:: Sağlanan alıntı

Neden büyük bir sanatçı öldüğünde herkes gençliğim de gençliğim demeye başlıyor? Neden bir sanatçıyı (siz bu yazıda müzisyen / şarkıcı / star diye okuyun) eserleri, hayatı ve yaptıklarıyla bütün bir şekilde hatırlamak yerine “Biz lisedeyken” diye başlayan cümleler kuruyoruz? Neden sanatçıya değil de kendimize odaklanıyoruz?
İnsanoğlu böyle işte, benciliz hepimiz. Tamam biliyoruz da kardeşim, haksız mıyız yani? Müziğin hiç mi “kabahati” yok? Neden böyle, neden şöyle?
Çünkü müzik sadece “Bu şarkı çok iyi abi” gibi bir şey değil. Müzik sizinle yaşar, sizinle büyür, sizinle güler, sizinle ağlar.

::::

Verilen görev A →
Alıntıya göre şu soruları yanıtlayın:
(i) Yazar, okurdan "sanatçı" kelimesini hangi karşılıklarla okumasını istiyor?
(ii) Büyük bir sanatçı öldüğünde kurulan cümleler hangi sözlerle başlıyor?
(iii) Müziğin sizinle yaptığı söylenen dört şey nedir?

:: Sağlanan malzeme

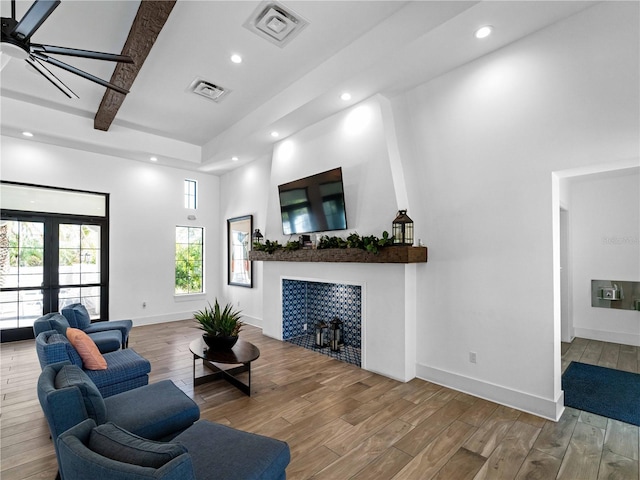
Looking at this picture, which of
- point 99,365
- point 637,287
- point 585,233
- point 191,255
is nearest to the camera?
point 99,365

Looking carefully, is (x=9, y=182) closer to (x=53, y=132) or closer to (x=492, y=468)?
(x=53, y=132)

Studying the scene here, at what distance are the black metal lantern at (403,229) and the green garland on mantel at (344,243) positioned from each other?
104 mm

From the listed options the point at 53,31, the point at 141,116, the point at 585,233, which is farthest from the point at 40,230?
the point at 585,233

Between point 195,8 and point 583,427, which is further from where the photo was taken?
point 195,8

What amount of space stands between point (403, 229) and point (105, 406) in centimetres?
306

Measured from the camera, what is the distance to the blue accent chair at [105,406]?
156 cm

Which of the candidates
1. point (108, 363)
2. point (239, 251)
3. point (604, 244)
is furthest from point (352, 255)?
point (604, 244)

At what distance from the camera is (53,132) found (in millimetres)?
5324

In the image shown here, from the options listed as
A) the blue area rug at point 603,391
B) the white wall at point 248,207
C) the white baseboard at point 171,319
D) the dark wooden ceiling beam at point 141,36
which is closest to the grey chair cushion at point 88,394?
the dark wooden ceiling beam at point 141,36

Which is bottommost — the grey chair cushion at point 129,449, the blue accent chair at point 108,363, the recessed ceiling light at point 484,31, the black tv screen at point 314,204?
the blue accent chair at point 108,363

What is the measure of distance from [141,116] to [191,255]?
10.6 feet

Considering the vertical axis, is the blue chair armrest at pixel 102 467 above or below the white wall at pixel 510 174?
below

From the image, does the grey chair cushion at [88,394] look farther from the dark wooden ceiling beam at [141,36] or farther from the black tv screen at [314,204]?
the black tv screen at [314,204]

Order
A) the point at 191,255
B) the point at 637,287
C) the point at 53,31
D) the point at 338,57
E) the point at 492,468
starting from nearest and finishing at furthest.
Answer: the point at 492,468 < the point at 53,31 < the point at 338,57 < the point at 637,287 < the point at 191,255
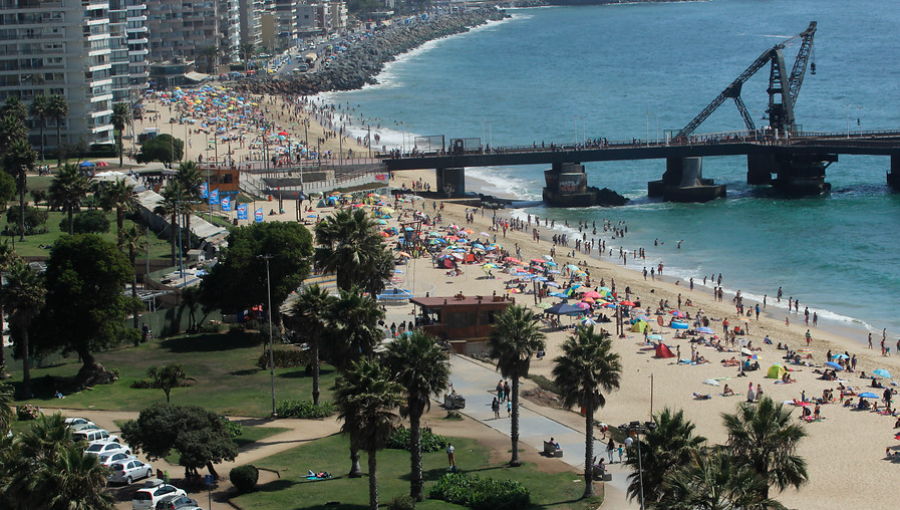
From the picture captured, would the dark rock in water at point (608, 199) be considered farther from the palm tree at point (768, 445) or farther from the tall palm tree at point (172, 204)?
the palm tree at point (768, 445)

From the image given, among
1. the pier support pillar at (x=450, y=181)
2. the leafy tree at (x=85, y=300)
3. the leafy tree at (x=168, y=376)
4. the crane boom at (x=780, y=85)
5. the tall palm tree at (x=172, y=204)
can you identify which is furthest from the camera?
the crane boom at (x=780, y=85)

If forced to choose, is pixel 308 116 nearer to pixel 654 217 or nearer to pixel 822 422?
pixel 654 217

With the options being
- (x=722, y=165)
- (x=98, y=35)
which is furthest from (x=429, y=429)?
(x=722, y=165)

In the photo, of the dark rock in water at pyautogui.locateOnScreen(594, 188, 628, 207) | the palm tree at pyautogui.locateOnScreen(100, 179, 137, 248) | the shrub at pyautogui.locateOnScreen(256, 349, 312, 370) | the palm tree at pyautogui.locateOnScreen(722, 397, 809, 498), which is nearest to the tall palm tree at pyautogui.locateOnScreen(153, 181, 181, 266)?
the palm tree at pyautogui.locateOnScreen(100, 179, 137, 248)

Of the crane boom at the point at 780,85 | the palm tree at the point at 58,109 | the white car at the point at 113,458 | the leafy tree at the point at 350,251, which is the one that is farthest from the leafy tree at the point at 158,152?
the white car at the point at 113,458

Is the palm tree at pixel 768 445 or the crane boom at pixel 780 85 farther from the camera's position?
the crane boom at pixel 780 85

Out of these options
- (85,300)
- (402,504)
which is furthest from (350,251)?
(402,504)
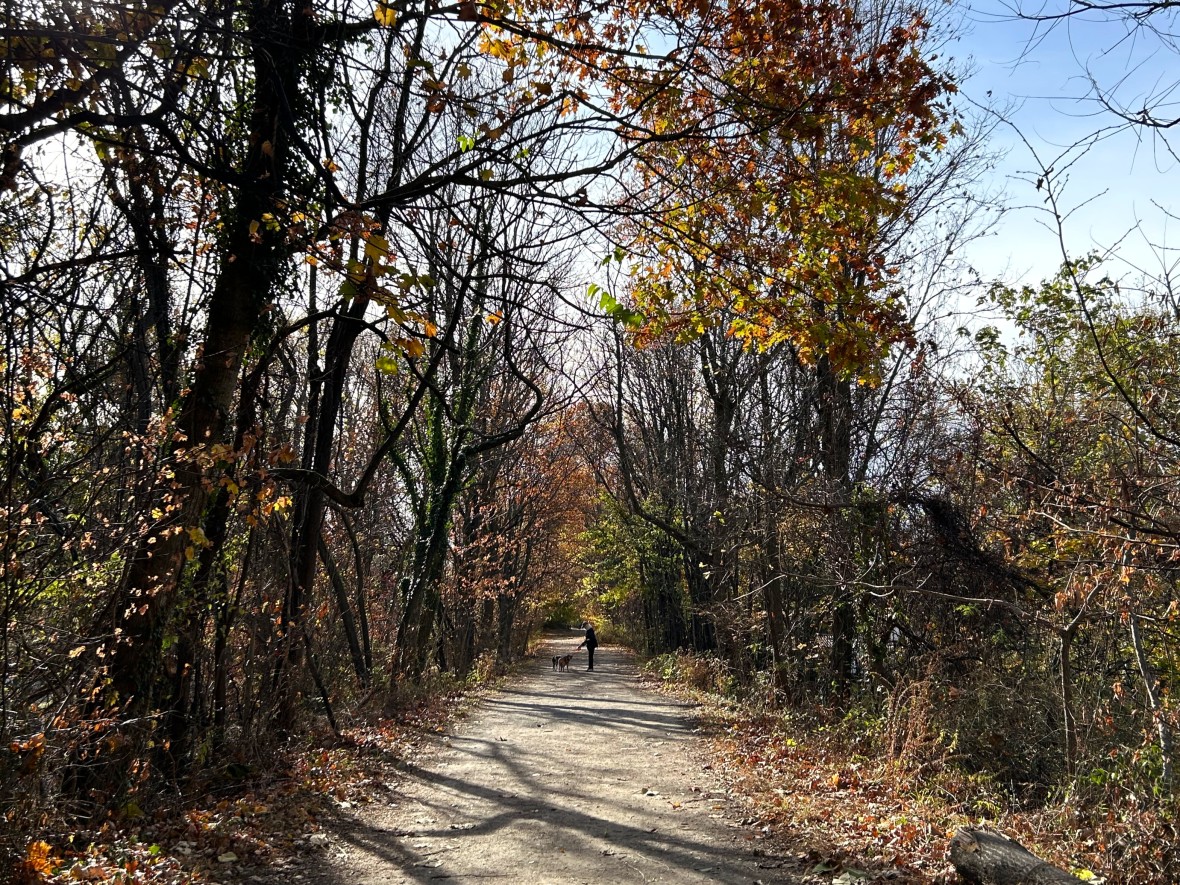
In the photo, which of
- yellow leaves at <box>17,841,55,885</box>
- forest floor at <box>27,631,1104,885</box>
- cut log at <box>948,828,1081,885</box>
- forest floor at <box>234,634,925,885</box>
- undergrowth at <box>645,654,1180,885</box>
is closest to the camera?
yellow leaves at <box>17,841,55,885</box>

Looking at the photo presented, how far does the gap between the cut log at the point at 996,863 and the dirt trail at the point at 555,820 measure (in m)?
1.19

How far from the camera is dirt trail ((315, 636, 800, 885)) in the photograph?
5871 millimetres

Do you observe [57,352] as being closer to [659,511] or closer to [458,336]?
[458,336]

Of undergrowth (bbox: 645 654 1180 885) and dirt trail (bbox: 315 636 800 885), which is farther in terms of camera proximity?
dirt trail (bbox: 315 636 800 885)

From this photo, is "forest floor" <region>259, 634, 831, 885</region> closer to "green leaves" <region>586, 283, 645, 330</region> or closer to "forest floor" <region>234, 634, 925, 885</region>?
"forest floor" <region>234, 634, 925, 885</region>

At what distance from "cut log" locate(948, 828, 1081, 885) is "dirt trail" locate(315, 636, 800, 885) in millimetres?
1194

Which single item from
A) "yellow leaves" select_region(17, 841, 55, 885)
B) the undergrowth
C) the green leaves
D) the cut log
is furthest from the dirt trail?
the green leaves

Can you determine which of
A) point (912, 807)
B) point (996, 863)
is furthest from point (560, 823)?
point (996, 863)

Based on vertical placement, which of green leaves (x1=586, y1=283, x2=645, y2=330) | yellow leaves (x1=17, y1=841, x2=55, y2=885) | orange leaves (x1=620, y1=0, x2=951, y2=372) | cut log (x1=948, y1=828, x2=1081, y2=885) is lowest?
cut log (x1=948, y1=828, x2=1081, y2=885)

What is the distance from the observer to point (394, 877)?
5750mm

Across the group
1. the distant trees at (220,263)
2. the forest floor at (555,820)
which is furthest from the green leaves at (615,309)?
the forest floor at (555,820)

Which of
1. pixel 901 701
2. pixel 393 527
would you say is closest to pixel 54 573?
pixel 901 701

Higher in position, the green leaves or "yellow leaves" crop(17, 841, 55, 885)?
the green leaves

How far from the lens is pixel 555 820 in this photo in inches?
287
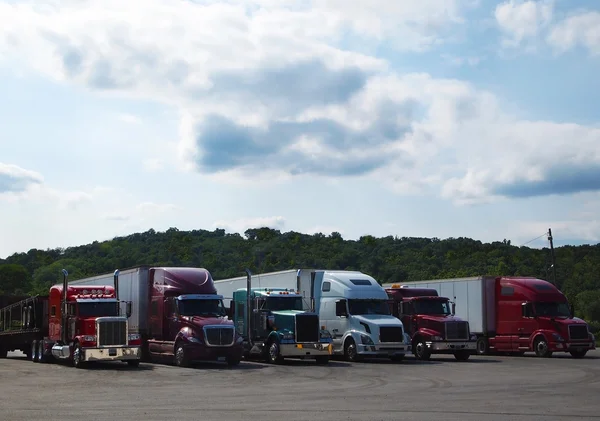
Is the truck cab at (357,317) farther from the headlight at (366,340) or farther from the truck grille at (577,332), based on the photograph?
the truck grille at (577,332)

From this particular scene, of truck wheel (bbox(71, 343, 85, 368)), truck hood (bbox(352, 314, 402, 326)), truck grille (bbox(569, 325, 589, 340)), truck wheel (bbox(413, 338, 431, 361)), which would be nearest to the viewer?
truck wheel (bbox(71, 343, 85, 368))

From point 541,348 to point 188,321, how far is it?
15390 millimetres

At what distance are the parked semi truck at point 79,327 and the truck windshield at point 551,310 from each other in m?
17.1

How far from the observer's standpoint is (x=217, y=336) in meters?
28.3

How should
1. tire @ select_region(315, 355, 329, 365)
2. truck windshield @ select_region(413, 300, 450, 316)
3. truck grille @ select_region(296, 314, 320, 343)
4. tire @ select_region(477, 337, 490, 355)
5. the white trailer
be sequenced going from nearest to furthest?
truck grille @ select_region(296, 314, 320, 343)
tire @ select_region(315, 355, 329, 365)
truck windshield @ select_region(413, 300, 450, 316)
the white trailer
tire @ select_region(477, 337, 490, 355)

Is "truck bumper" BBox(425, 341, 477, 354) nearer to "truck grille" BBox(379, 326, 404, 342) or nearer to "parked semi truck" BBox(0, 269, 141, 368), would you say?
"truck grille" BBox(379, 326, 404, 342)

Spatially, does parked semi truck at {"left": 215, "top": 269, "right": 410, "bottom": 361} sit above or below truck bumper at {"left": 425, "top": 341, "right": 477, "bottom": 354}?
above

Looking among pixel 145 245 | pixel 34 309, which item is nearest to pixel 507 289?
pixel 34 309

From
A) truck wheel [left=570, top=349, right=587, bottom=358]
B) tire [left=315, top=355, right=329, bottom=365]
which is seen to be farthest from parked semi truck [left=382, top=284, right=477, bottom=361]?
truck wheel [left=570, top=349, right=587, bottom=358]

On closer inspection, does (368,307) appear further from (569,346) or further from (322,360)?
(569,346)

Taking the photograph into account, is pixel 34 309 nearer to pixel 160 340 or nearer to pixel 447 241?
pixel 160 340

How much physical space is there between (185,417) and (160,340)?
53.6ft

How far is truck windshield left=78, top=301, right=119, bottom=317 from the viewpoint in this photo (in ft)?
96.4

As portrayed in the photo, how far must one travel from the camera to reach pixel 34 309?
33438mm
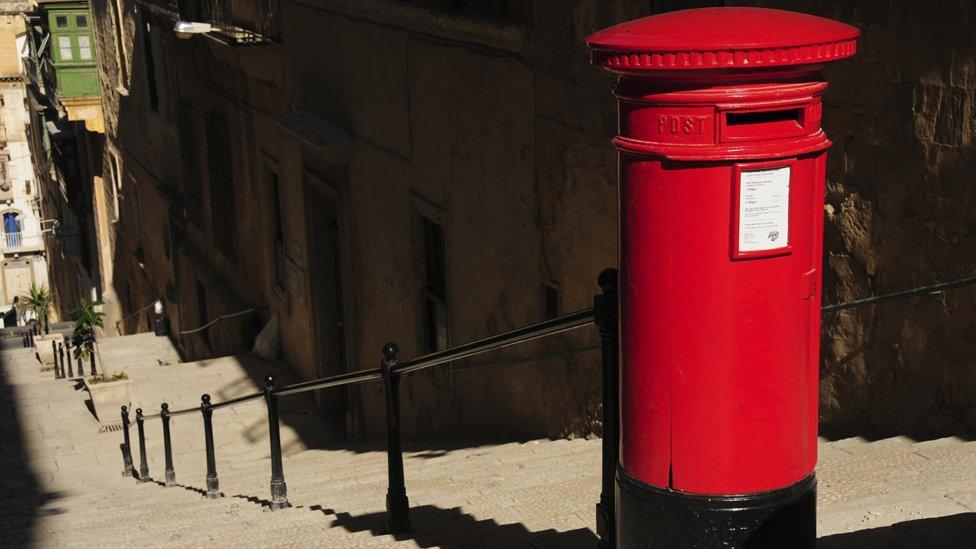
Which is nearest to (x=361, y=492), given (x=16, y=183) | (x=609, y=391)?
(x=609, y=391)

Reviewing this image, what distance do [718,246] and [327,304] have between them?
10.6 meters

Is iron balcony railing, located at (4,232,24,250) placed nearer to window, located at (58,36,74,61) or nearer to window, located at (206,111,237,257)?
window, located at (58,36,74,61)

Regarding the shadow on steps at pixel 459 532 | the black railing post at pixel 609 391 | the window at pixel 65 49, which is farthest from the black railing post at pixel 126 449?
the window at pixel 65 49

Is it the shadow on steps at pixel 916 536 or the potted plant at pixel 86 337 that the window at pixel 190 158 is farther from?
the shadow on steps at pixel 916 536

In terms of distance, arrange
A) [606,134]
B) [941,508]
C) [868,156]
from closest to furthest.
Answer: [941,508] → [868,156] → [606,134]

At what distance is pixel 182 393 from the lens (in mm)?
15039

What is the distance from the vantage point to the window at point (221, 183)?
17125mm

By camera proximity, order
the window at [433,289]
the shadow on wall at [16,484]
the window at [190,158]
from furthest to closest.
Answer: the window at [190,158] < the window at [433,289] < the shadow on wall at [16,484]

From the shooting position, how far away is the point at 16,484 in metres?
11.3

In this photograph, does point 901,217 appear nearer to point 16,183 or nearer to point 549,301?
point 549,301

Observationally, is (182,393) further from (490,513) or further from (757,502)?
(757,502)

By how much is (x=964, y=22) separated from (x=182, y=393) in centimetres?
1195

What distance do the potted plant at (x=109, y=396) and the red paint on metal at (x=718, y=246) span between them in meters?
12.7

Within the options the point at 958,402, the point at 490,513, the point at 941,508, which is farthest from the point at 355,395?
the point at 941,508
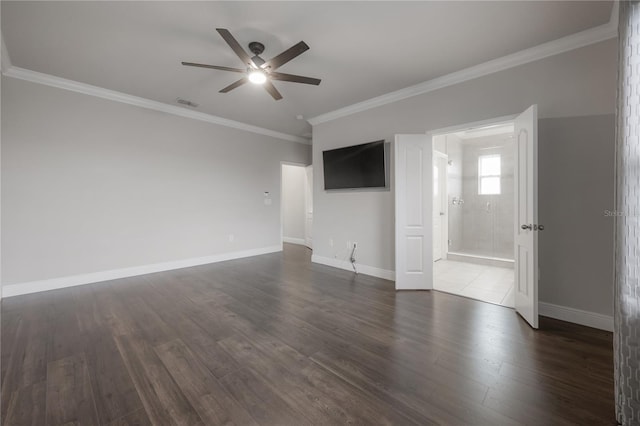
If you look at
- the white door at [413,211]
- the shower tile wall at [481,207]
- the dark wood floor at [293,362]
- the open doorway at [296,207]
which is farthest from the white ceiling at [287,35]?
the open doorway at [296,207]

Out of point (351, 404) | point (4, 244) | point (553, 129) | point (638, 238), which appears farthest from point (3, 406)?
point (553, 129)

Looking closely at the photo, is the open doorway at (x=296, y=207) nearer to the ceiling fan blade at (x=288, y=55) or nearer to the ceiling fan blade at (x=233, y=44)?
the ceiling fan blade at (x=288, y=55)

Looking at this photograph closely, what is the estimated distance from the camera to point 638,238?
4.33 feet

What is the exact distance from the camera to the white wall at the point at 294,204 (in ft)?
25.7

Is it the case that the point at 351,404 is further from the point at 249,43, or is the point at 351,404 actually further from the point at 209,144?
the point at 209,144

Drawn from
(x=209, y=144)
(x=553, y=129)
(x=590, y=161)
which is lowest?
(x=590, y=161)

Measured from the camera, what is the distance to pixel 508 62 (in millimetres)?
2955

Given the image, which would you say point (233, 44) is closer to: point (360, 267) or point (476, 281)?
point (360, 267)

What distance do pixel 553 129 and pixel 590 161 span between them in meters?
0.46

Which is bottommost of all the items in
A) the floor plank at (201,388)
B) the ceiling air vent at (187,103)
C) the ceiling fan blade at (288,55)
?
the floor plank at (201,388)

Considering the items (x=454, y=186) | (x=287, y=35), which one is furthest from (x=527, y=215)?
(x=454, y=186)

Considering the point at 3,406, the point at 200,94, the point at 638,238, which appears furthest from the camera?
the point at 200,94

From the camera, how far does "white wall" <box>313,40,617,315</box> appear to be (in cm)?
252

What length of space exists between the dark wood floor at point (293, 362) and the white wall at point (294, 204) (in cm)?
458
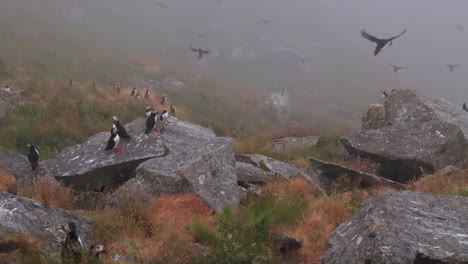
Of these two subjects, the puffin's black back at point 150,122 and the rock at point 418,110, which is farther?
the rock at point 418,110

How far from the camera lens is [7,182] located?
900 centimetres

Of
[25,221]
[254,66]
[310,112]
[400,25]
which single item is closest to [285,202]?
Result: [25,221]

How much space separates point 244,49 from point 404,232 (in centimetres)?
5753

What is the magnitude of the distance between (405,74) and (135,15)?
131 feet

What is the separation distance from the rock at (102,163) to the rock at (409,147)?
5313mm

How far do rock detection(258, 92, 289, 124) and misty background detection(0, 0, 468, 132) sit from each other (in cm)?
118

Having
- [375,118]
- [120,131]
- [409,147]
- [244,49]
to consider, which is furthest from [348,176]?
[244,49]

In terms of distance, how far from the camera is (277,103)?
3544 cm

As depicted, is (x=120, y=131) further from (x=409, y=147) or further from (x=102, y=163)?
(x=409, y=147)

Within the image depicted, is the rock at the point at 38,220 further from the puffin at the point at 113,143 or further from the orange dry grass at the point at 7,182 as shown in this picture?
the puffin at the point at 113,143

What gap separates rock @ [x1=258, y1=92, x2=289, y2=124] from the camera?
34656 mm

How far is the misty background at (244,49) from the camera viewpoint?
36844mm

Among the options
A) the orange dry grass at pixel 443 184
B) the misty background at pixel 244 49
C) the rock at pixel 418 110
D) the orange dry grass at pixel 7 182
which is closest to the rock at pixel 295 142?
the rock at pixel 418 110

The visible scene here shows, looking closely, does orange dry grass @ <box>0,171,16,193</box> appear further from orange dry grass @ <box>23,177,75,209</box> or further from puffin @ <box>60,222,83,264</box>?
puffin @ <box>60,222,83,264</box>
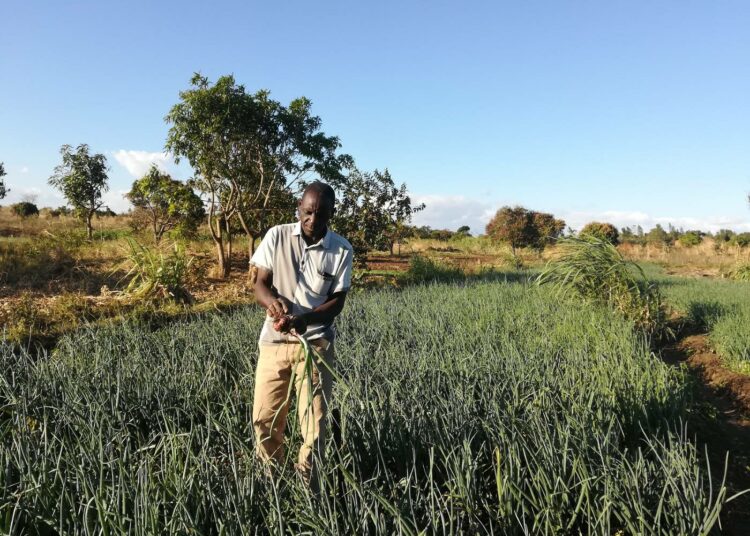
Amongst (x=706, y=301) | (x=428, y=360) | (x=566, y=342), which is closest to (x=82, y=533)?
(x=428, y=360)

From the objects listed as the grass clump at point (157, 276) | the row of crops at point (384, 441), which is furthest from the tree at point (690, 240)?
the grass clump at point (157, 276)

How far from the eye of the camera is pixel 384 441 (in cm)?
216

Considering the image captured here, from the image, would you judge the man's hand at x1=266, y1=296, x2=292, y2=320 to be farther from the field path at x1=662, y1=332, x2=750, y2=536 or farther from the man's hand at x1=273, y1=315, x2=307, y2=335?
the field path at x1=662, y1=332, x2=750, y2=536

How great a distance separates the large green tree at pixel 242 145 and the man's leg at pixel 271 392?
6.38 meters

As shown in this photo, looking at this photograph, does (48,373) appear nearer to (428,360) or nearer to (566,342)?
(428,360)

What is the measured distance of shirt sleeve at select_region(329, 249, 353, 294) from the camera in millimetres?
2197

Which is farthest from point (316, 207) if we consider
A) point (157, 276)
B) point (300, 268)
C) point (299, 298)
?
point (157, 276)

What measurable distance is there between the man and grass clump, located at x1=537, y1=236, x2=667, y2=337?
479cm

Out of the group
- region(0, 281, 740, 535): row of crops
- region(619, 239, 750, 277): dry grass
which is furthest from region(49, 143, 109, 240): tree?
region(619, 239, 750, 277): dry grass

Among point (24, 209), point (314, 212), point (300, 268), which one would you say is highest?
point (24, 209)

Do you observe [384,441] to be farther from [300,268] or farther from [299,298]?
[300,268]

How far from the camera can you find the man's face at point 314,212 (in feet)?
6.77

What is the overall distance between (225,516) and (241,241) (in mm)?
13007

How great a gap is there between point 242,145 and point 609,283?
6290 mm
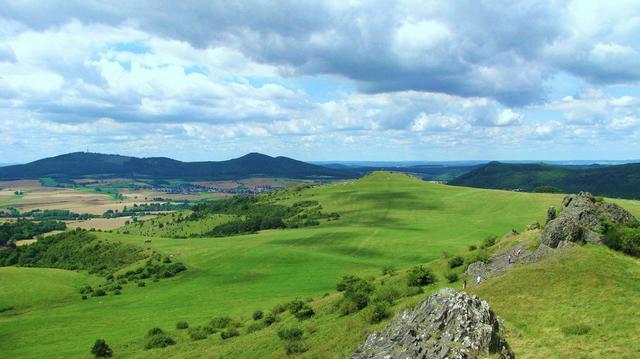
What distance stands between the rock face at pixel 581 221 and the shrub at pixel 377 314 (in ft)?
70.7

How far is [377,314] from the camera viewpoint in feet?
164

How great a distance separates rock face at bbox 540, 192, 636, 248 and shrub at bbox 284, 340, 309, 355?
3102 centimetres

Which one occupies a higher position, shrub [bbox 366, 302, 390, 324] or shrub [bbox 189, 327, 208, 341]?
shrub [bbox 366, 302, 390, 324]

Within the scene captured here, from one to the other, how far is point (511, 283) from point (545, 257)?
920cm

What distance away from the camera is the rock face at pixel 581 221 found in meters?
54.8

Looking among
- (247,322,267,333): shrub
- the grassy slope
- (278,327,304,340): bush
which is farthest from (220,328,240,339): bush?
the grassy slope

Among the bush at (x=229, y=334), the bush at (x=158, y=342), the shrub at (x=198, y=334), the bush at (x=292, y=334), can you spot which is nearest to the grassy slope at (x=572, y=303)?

::::

Verilen görev B → Listeyi süzüp içinde "observer" sözcüğü geçen her satırı kopyalayın. Büyük-küçük harf ayrımı dikkate alınır.

Nihai cevap A →
(i) Müzisyen, şarkıcı ve star.
(ii) "Biz lisedeyken"
(iii) Sizinle yaşar, büyür, güler ve ağlar.

Nihai cevap B →
What is the distance from the observer to point (394, 877)?
How far from the observer's standpoint is (x=217, y=336) in meters?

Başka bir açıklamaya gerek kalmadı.